* **What is being asked**
Write what comes next in the article on unions and immigration reform, starting after its final sentence.

* **Selected text**
=======

In a broad look at the history of unions and immigration, from Cesar Chavez's "hardline position against illegal immigration, which he viewed as an endless source of scab labor" on, TPM's Benjy Sarlin reports on how unions have come together around immigration as a key priority during President Barack Obama's second term:

With victory in sight, SEIU is committing the full force of its 2.1 million members to pushing comprehensive reform in 2013, with plans for rallies around the country, education campaigns for members, and an inside game aimed at lobbying lawmakers in Washington towards a final vote. The AFL-CIO, the nation’s largest federation of unions, is on board as well; and the two sometimes rival groups are united around a common set of policy principles after splitting on President George W. Bush’s failed immigration effort. Both organizations identify passing a bill that includes a path to citizenship for the undocumented population as one of their absolute top priorities for the 113th Congress.
Business groups are still going to be fighting for that pool of guest workers with few rights, and unions will be fighting against it. But the momentum is on the side of immigration reform happening, and unions are committed now, as they have been for a decade or more, to supporting it and winning the best reforms possible. That's not without potential benefits for unions:
[A]ccording to Ruth Milkman, a sociologist at CUNY who researches labor and immigration, the emphasis on passing a bill does point toward an emerging focus on low wage workers that’s increasingly defining the movement. It’s not just because immigrant-heavy jobs like janitors and nurses assistants are growing the fastest. By stressing their struggles working in typically low wage jobs, the SEIU and AFL-CIO may have a better shot at winning hearts and minds outside the movement than they would by highlighting workers in industries with more generous wages and benefits.

=======

* **Supplied material**
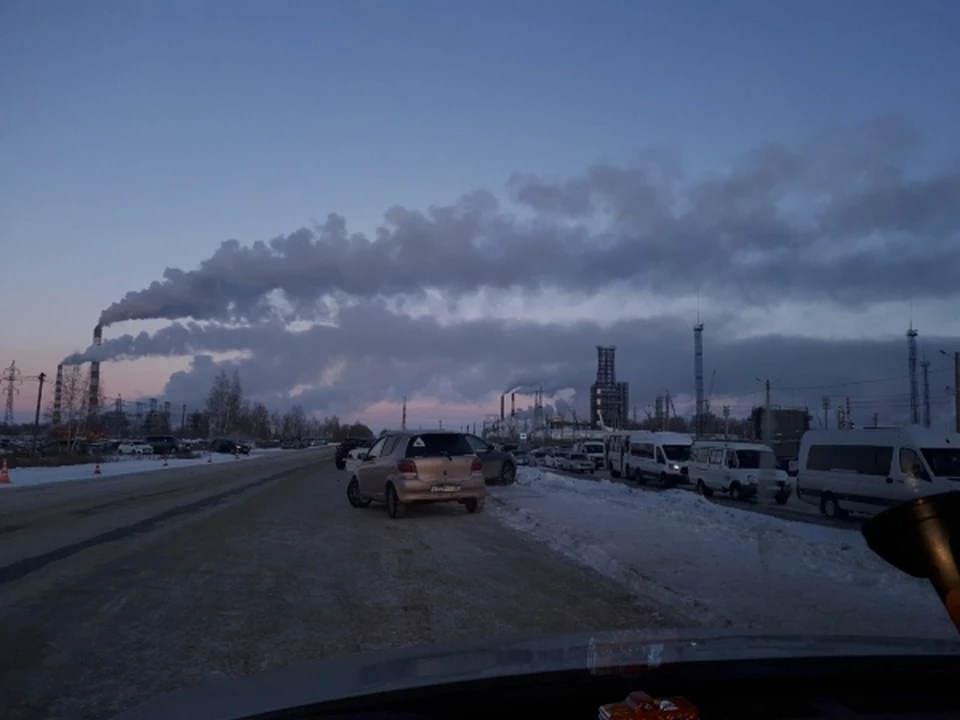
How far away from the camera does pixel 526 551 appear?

=======

* **Task result**
Additionally, most of these low-wage service sector jobs can't be sent overseas, so organizing them is a key to strengthening the role of workers in the economy overall. One way you stop the race to the bottom is by raising the bottom up. The closer we get to immigration reform, the more important the fight between unions trying to raise the bottom up and business groups trying to push the bottom down will become.

Originally posted to Daily Kos Labor on Mon Jan 14, 2013 at 11:45 AM PST.

Also republished by Daily Kos.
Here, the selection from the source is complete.